Sayfalar

Türk devriminin temel taşı : Laiklik ilkesi

İlker Başbuğ
26. Genelkurmay Başkanı

Türk devrimiyle Türk halkının aydınlatılması amaçlanmıştır. İnsanın geleceğine hâkim olabilmesi, “düşünce” sahibi olmasına bağlıdır. Düşünce sahibi olmanın yolu ise eğitimdir. Atatürk önce, eğitimin önemine şu sözleri ile değinmiştir: “İlmi rehber kabul edeceğiz.”
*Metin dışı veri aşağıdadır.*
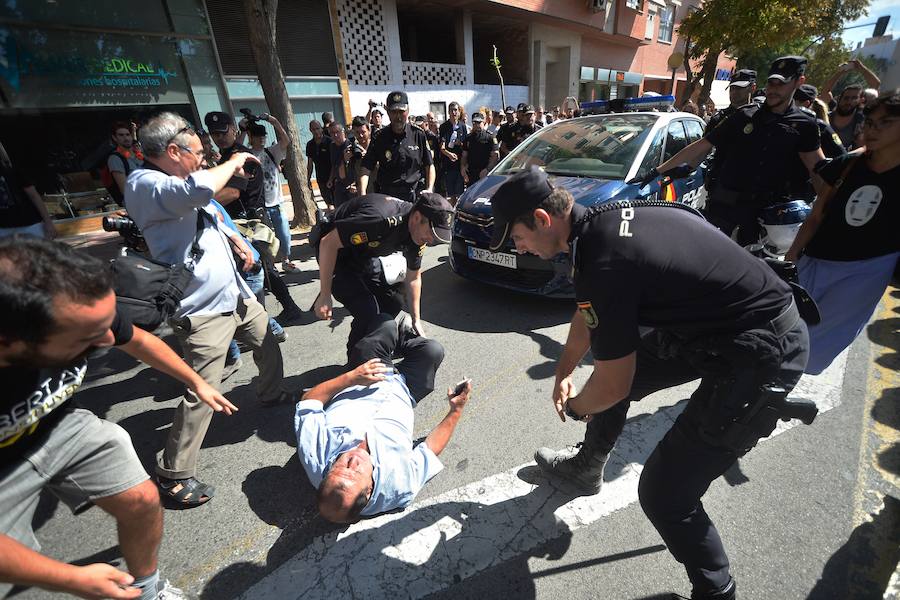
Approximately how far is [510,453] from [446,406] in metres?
0.58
Türk devrimi bir “aydınlanma” devrimidir. Türk halkının aydınlatılması amaçlanmıştır. Modeli ve esin kaynağı ise 18. yüzyılda Avrupa’da başlatılmış olan aydınlanma hareketidir. Aydınlanmanın gerisinde, bilindiği gibi hümanizm hareketiyle, rönesans vardır. Hümanizm, insan zihnine özgürlük verilmesi şekliyle tanımlanabilir.

Türk devriminin modeli Batılılıktır. Ancak Atatürk Türkiye’nin tam olarak ne Doğu’ya ne de Batı’ya gönül bağlamasına karşıdır.

16-17 Ocak 1923’te İzmit’te yaptığı konuşmada bu konuya şöyle değinmiştir: “Bugün, bu dakikada dayanmaya değer ve güven verici olan siyaset yalnız kendi mevcudiyetimize dayanarak yürümektir. Ne Doğu’ya ne de Batı’ya gönül bağlamalıyız. Fakat bu demek değildir ki, yarın vuku bulacak gelişmeler karşısında herhangi bir kısma daha çok yaklaşmak mümkün değildir, uygun değildir.”

Türk devrimi felsefesinin temel taşı nedir?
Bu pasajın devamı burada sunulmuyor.